▼▼▼

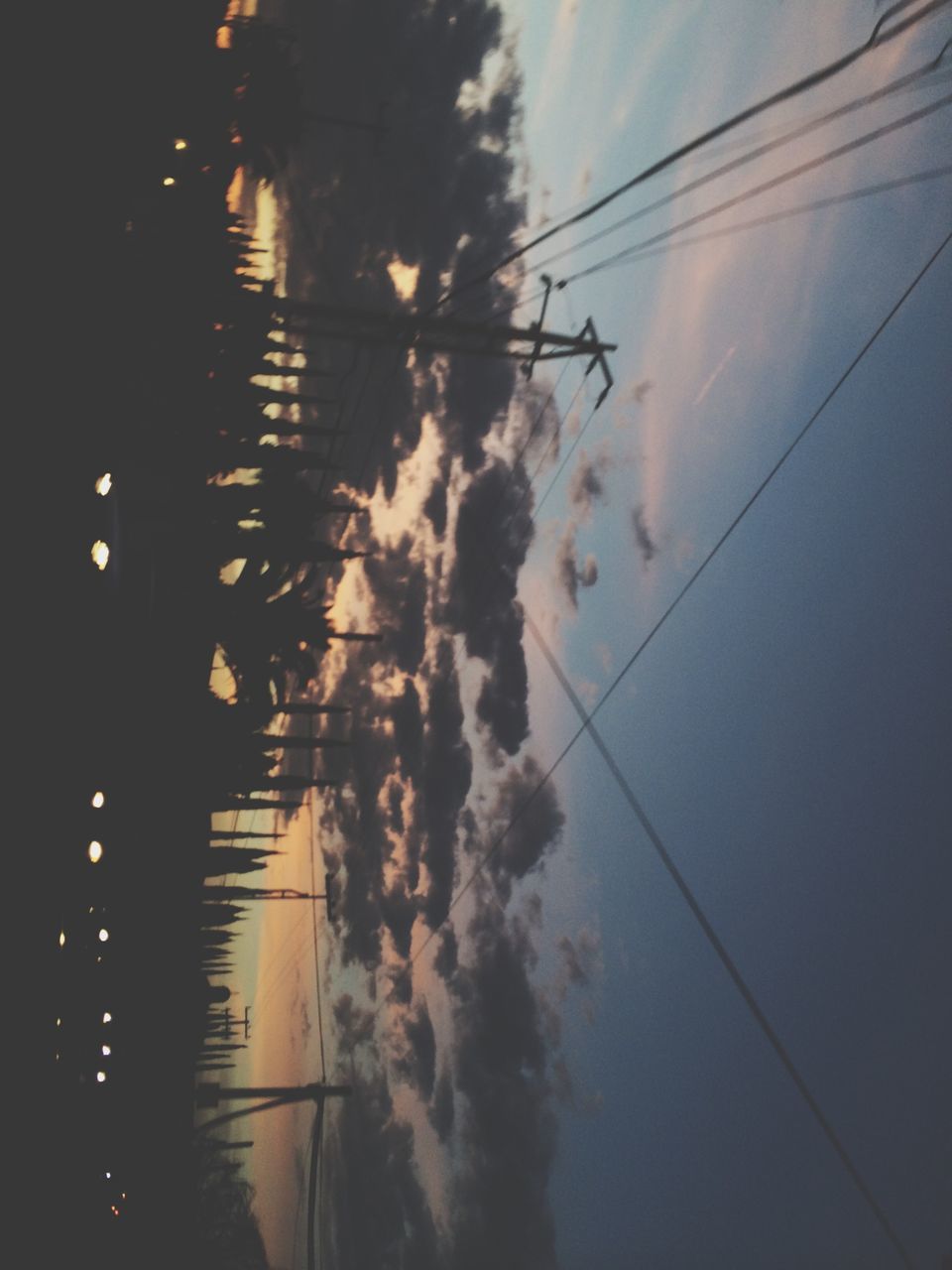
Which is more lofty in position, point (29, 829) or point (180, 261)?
point (180, 261)

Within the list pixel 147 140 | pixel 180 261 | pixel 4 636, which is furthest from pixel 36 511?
pixel 180 261

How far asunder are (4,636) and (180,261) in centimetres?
978

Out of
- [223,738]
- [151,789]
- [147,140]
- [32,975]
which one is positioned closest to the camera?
[32,975]

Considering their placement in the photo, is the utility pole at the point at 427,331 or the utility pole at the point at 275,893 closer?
the utility pole at the point at 427,331

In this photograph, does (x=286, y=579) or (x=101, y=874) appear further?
(x=286, y=579)

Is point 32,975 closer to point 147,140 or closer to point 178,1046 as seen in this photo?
point 147,140

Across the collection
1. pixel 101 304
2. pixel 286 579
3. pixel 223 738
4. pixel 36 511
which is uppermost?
pixel 286 579

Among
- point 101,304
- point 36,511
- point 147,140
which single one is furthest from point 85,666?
point 147,140

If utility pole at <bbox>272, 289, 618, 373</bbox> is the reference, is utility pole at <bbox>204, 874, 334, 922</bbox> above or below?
above

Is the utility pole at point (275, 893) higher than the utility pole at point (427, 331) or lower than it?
higher

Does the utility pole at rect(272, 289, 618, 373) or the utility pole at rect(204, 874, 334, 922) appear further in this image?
the utility pole at rect(204, 874, 334, 922)

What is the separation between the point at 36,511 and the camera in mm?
6336

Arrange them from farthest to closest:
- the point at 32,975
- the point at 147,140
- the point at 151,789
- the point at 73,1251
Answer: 1. the point at 151,789
2. the point at 73,1251
3. the point at 147,140
4. the point at 32,975

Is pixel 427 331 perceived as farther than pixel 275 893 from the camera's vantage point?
No
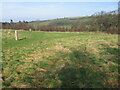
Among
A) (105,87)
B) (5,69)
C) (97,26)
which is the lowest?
(105,87)

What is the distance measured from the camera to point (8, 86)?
3.75 meters

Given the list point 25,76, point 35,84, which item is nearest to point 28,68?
point 25,76

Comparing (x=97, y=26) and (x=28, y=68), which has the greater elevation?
(x=97, y=26)

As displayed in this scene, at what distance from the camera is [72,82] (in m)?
4.08

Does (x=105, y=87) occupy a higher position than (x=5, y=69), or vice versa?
(x=5, y=69)

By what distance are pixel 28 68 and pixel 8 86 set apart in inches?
55.7

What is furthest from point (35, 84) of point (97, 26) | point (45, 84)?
point (97, 26)

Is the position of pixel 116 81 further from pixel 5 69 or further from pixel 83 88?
pixel 5 69

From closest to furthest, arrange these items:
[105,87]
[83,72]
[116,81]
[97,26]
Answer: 1. [105,87]
2. [116,81]
3. [83,72]
4. [97,26]

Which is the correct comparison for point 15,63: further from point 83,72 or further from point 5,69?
point 83,72

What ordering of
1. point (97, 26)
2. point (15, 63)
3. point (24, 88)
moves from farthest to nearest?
point (97, 26) < point (15, 63) < point (24, 88)

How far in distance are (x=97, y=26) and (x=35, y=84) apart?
3670 centimetres

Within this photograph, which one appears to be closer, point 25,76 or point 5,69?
point 25,76

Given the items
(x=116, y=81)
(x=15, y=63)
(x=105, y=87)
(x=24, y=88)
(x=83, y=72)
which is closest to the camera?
(x=24, y=88)
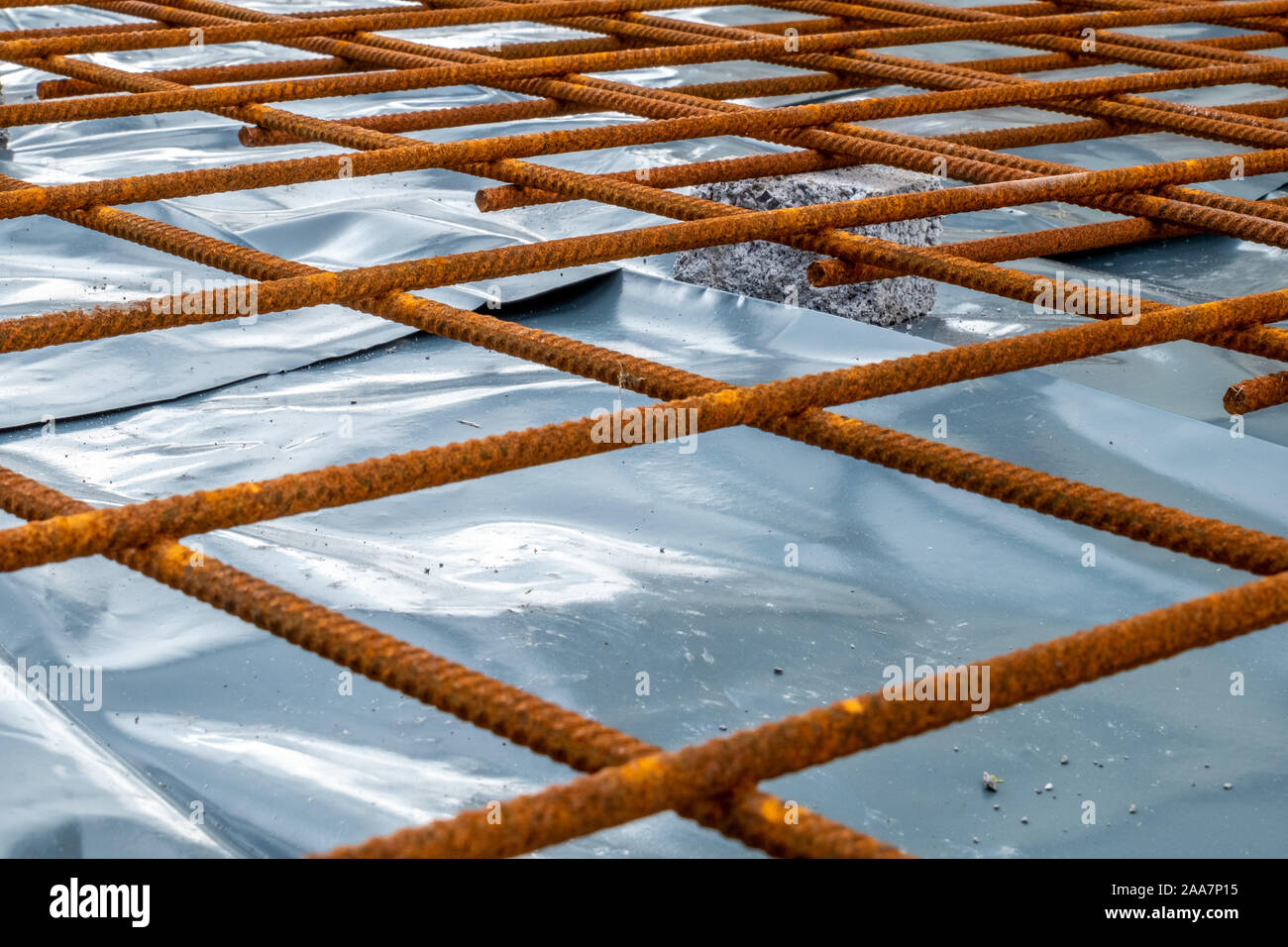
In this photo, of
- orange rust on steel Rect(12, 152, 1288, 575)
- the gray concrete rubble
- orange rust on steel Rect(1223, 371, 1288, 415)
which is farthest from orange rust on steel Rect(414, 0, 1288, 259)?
orange rust on steel Rect(12, 152, 1288, 575)

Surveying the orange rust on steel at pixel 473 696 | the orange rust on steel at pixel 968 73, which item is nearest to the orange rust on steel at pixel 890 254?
the orange rust on steel at pixel 968 73

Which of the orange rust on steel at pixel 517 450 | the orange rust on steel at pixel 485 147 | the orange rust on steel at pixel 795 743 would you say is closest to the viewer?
the orange rust on steel at pixel 795 743

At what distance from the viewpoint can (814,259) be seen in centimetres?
525

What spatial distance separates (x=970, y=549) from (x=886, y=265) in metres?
0.68

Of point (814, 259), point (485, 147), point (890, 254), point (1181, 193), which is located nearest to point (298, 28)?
point (485, 147)

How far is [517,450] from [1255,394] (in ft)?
5.99

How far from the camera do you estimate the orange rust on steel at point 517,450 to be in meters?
1.87

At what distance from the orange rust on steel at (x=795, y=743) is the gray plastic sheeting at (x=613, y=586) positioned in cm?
73

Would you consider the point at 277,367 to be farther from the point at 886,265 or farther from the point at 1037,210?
the point at 1037,210

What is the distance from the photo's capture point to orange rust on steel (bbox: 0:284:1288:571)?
187 centimetres

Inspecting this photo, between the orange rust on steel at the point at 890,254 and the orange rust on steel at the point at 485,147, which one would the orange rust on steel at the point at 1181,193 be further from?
the orange rust on steel at the point at 890,254

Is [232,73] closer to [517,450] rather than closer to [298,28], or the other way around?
[298,28]

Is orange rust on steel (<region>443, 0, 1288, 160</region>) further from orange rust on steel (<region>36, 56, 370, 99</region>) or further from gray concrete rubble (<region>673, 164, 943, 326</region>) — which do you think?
orange rust on steel (<region>36, 56, 370, 99</region>)
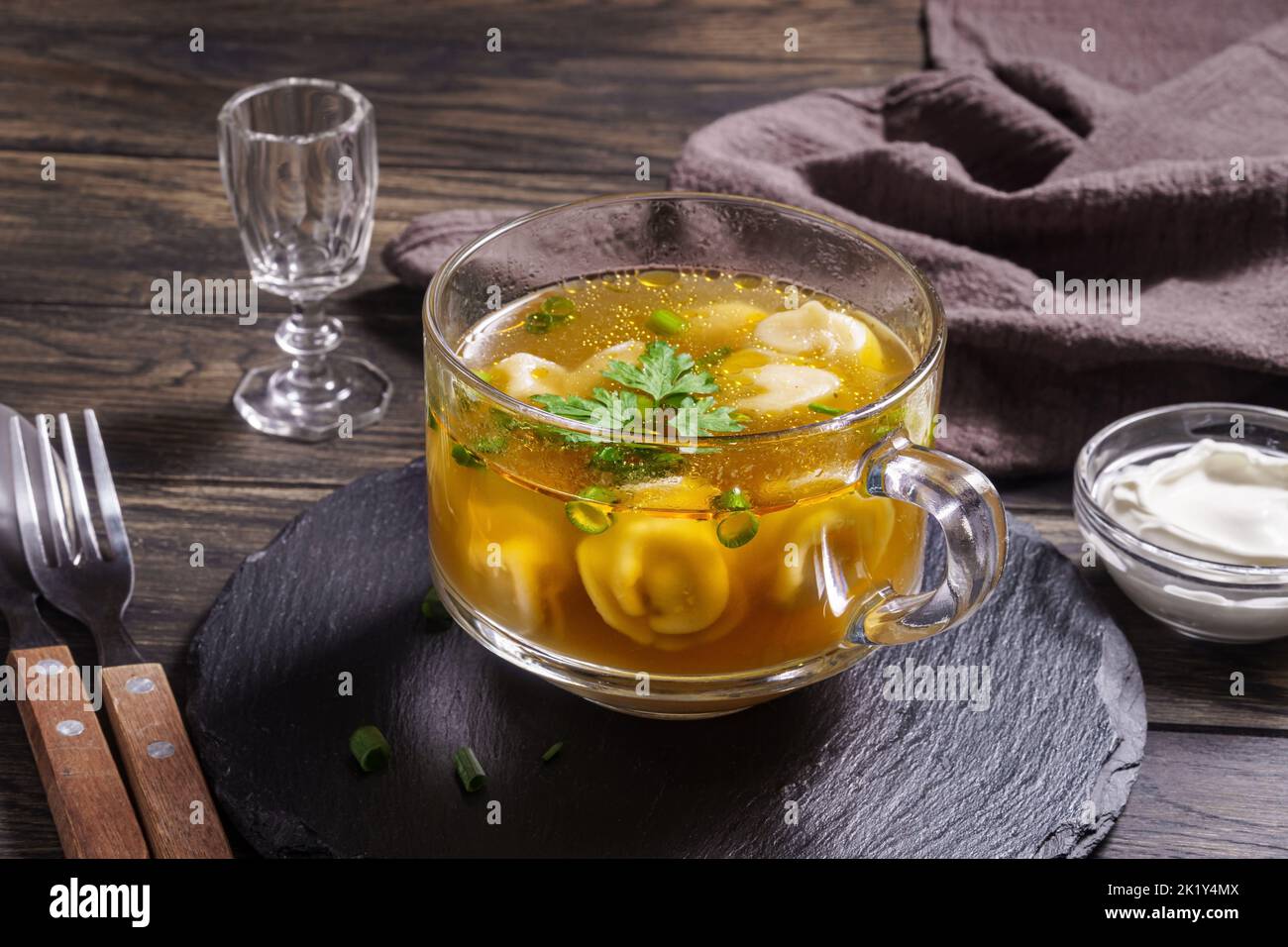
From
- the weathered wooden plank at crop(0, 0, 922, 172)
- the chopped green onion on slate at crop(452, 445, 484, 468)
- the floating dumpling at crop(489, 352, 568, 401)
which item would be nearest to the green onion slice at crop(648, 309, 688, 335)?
the floating dumpling at crop(489, 352, 568, 401)

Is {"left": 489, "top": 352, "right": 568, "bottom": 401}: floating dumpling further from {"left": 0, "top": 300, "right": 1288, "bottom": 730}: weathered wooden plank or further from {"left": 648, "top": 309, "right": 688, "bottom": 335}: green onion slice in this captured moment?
{"left": 0, "top": 300, "right": 1288, "bottom": 730}: weathered wooden plank

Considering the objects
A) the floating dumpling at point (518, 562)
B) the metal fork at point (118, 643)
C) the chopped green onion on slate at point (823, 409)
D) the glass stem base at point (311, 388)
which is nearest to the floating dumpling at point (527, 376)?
the floating dumpling at point (518, 562)

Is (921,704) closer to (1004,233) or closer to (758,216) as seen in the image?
(758,216)

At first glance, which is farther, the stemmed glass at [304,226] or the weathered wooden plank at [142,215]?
the weathered wooden plank at [142,215]

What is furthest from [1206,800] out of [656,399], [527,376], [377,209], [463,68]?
[463,68]

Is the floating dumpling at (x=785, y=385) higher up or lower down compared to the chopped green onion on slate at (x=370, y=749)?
higher up

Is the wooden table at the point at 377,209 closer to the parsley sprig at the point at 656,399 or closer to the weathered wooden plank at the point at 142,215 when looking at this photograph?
the weathered wooden plank at the point at 142,215
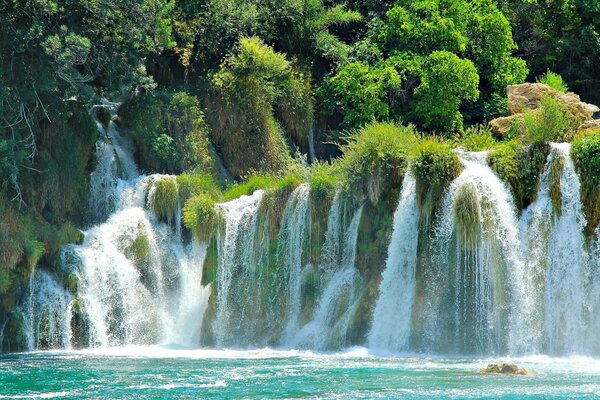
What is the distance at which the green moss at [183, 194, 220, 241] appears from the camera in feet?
108

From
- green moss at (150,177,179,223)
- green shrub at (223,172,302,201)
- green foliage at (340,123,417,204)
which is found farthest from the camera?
green moss at (150,177,179,223)

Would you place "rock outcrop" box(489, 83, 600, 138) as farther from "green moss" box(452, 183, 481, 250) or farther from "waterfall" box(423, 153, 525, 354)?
"green moss" box(452, 183, 481, 250)

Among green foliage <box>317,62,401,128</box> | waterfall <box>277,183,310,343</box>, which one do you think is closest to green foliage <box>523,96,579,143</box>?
waterfall <box>277,183,310,343</box>

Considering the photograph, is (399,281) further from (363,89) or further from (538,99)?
(363,89)

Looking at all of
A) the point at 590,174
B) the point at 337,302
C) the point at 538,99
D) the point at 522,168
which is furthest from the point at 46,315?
the point at 538,99

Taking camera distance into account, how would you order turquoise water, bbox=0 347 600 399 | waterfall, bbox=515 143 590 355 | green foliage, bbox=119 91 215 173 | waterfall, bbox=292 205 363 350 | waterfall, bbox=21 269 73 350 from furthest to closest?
green foliage, bbox=119 91 215 173 < waterfall, bbox=21 269 73 350 < waterfall, bbox=292 205 363 350 < waterfall, bbox=515 143 590 355 < turquoise water, bbox=0 347 600 399

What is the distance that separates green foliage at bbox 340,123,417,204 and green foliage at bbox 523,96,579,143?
2.97m

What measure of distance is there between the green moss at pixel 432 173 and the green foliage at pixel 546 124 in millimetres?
1955

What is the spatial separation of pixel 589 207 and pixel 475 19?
11382 mm

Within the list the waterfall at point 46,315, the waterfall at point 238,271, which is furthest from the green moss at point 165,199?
the waterfall at point 46,315

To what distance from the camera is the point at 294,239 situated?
3212 cm

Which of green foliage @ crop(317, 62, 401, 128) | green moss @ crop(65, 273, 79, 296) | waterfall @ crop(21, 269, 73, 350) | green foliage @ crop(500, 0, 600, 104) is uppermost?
green foliage @ crop(500, 0, 600, 104)

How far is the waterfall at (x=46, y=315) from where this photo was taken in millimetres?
31203

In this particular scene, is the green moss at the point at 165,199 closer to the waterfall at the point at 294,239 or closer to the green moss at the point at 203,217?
the green moss at the point at 203,217
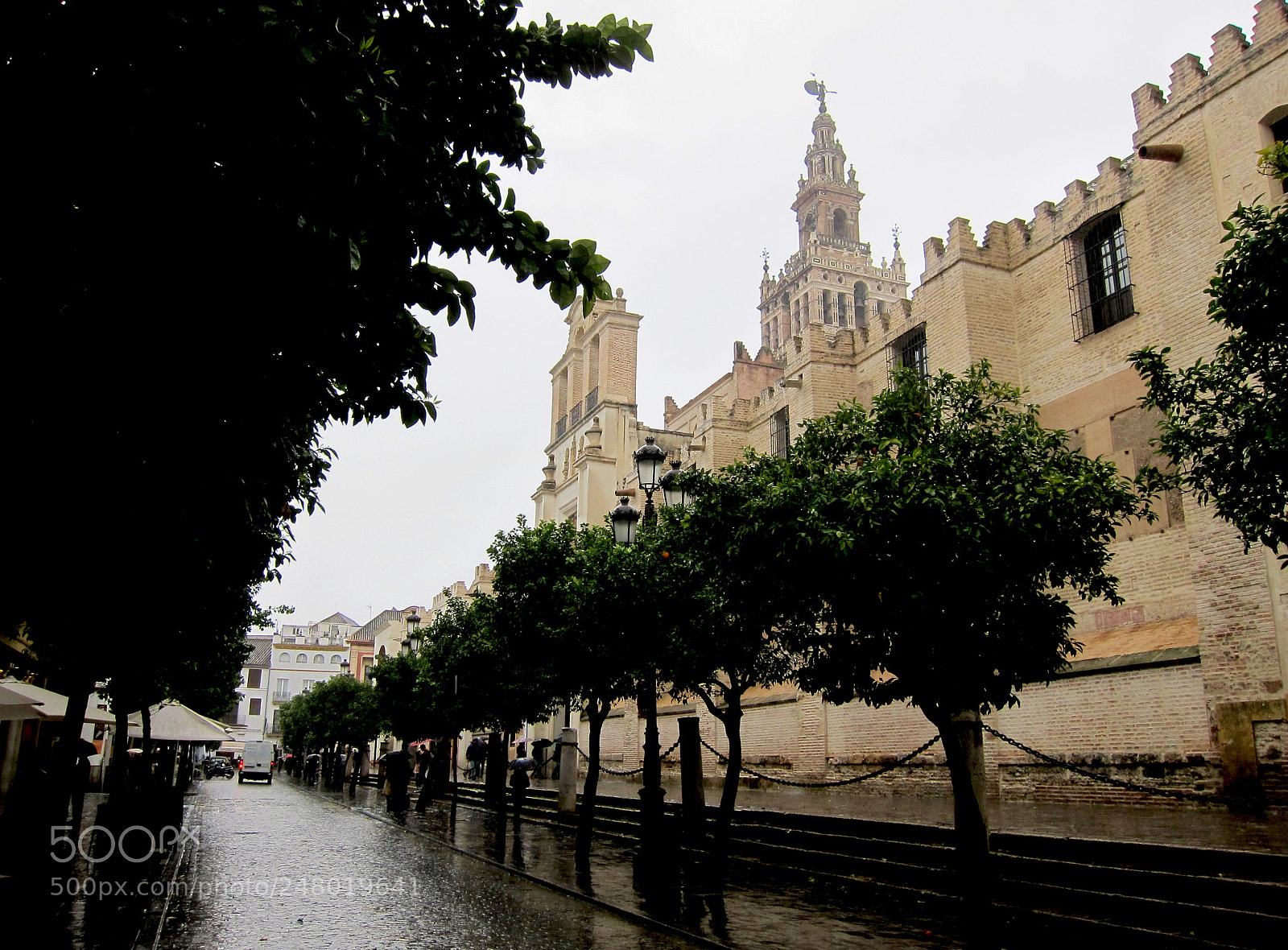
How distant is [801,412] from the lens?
2284cm

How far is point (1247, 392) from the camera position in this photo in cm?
722

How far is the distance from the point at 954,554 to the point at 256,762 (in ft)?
157

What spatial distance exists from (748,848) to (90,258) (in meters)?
12.1

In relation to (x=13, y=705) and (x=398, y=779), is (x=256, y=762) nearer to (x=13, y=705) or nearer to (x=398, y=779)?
(x=398, y=779)

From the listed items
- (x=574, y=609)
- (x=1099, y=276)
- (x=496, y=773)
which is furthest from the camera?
(x=496, y=773)

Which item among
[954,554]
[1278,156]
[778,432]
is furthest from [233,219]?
[778,432]

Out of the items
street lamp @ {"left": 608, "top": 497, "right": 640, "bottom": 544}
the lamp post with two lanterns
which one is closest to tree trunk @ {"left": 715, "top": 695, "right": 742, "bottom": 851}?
the lamp post with two lanterns

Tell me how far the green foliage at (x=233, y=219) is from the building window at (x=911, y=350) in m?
17.0

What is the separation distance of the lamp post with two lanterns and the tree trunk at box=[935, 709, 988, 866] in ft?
13.8

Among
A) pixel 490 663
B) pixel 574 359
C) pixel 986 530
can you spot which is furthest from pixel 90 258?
pixel 574 359

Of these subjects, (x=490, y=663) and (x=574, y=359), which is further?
(x=574, y=359)

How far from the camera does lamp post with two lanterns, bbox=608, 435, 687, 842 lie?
11633mm

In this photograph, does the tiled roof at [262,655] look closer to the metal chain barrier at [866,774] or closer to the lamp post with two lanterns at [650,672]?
the metal chain barrier at [866,774]

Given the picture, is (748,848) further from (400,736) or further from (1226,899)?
(400,736)
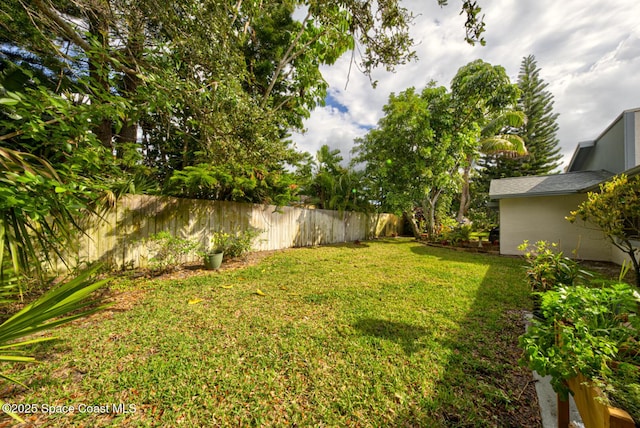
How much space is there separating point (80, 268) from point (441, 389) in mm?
5618

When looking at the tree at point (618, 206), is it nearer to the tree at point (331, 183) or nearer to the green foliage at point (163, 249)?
the tree at point (331, 183)

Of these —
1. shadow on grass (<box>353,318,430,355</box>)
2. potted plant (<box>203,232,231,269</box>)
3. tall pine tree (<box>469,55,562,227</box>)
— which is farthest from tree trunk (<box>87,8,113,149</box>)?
tall pine tree (<box>469,55,562,227</box>)

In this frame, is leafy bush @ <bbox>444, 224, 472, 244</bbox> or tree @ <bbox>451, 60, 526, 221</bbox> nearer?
tree @ <bbox>451, 60, 526, 221</bbox>

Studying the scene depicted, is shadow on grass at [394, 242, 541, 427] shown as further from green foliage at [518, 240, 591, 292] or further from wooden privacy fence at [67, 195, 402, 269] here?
wooden privacy fence at [67, 195, 402, 269]

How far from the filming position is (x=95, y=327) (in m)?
2.56

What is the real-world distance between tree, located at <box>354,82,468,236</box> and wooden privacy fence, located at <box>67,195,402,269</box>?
309cm

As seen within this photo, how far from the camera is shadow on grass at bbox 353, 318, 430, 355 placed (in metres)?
2.30

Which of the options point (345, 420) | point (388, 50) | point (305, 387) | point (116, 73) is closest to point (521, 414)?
point (345, 420)

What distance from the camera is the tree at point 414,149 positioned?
8.93 m

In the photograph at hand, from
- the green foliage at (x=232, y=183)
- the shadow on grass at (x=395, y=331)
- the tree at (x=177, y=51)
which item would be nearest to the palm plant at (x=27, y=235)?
the tree at (x=177, y=51)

▲▲▲

◆ **EXERCISE DETAILS**:
Render the lines of the listing, starting at the line that contains "Studying the scene" and ending at the last line of the listing, both included, as a JSON list with one string per line, and omit blank lines.

◆ **TASK RESULT**:
[
  "Studying the scene depicted, is shadow on grass at [394, 242, 541, 427] shown as further from green foliage at [518, 240, 591, 292] or further from wooden privacy fence at [67, 195, 402, 269] here?",
  "wooden privacy fence at [67, 195, 402, 269]",
  "How far from the filming position is (x=95, y=327) (in m)?",
  "2.56",
  "What is the real-world distance between tree, located at <box>354,82,468,236</box> and wooden privacy fence, located at <box>67,195,402,269</box>?",
  "309cm",
  "As seen within this photo, how far from the camera is shadow on grass at bbox 353, 318, 430, 355 placed (in metres)?",
  "2.30",
  "Which of the options point (345, 420) | point (388, 50) | point (305, 387) | point (116, 73) is closest to point (521, 414)?",
  "point (345, 420)",
  "What distance from the camera is the tree at point 414,149 positioned?",
  "8.93 m",
  "In the photograph at hand, from",
  "- the green foliage at (x=232, y=183)",
  "- the shadow on grass at (x=395, y=331)",
  "- the tree at (x=177, y=51)",
  "which item would be nearest to the palm plant at (x=27, y=235)?",
  "the tree at (x=177, y=51)"
]